- [BRANO PROPOSTO]
Ogni volta è la stessa storia. Alla fine degli allenamenti, sempre,

Keith Carter si ferma per una serie supplementare di tiri liberi, in

compagnia di Galanda, Capin e Hafnar. Gare scherzose a chi segna di

più, gli altri tre che fischiano e fanno versacci mentre il compagno

sta tirando, l´ennesima dimostrazione di quanto questo gruppo sia

davvero solido e cementato. Il sorriso di Carter è solare e sincero,

occhi sereni che non riescono a nascondere le sue emozioni: quando è

triste se ne accorgono tutti, quando è contento viene voglia di

ridere insieme a lui. Keith ora è un uomo felice. E come si fa a non

essere contenti dopo una partita come quella di domenica scorsa,

quando un suo siluro scagliato da lontanissimo ha regalato a Varese

l´ennesima gioia di una stagione sempre più bella, contro gli eterni

rivali della Fortitudo? Lui si gode il momento e i complimenti di

tutti, e fa il modesto: "Ho messo il tiro della partita? E´ solo il

mio lavoro". Ma sotto sotto capisci che non sta più nella pelle dalla

gioia, che quel canestro lo ha cercato e voluto, perché voleva

dimostrare a tutti di essere un giocatore degno di questa squadra,

anche dopo due settimane difficili coincise con le prove opache di

Capo d´Orlando e della partita con la Virtus. "E´ vero - confessa -

ho attraversato un periodo un po´ particolare. Ho giocato male una

partita alla quale tenevo moltissimo, contro la mia ex squadra in

Sicilia. Avrei voluto rifarmi subito sette giorni dopo contro la

VidiVici, ma non è andata bene. Per fortuna sono riuscito a

sbloccarmi, ed è venuta fuori la gara con la Fortitudo".

A Cantù ha messo quel tiro impossibile che ha regalato a Varese i

supplementari. Con la Climamio la bomba della vittoria. A lei la

pressione non fa nessun effetto?

Io sono un giocatore che ama prendersi i tiri decisivi, quando la

palla scotta e diventa pesante. Non mi nascondo, e se c´è da

assumersi delle responsabilità io sono pronto. Certo, a volte può

andare male, non si può sempre fare canestro. Però quando va bene, e

la squadra vince delle partite importanti grazie ad un tuo tiro, è

bellissimo.

Varese è quarta, la classifica sorride, l´entusiasmo attorno alla

squadra è tantissimo. Ma dove volete arrivare?

Fino ad ora abbiamo cercato di pensare solo ad una partita alla

volta, non vedo perché dovremmo smettere di farlo adesso. Non

facciamo programmi, e andiamo avanti così.

- [VOCI FORNITE]
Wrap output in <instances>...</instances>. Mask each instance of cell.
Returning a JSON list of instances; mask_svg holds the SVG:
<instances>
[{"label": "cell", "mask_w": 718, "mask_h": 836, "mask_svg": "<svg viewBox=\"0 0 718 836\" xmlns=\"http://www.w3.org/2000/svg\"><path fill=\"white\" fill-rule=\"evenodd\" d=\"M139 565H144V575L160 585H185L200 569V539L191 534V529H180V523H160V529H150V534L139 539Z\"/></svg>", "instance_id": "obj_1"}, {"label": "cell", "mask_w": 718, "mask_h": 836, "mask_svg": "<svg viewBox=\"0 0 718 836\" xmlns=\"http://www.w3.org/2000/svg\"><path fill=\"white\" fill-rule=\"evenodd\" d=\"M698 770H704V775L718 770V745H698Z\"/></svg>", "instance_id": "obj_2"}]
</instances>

- [PROBLEMA DA RISOLVERE] Prosegui l'intervista a Keith Carter partendo subito dopo l'ultima risposta riportata.

- [RISULTATO DEL COMPITO]
Quindi ora si pensa a Bologna e alla coppa Italia?

Andremo a Casalecchio leggeri come l´aria, senza nulla da perdere.

Andremo giù a divertirci e a giocarcela a viso aperto, senza paura.

Nessuno ci considera, tutti parlano già della VidiVici come probabile

vincitrice della coppa. Meglio così: meno ci guardano, e meglio è.

Quando si accorgeranno di noi sarà troppo tardi.

Intanto questa squadra gioca sempre meglio. Ma qual è il vostro segreto?

Credo che tutto dipenda dal fatto che stiamo insieme dal mese

d´agosto. La società ha puntato su questo gruppo, ha fatto delle

ottime scelte e le ha portate avanti. Ora iniziano a venire fuori i

frutti di questo lavoro, ma non avete ancora visto nulla. C´è un modo

di dire molto in voga negli USA, che è perfetto per descrivere la

nostra situazione. Dice: il nostro limite è solo il cielo.

Autorizzati a sognare, dunque?

Io credo molto in questa squadra, e sono convinto che possiamo

migliorare ancora parecchio e prenderci delle belle soddisfazioni.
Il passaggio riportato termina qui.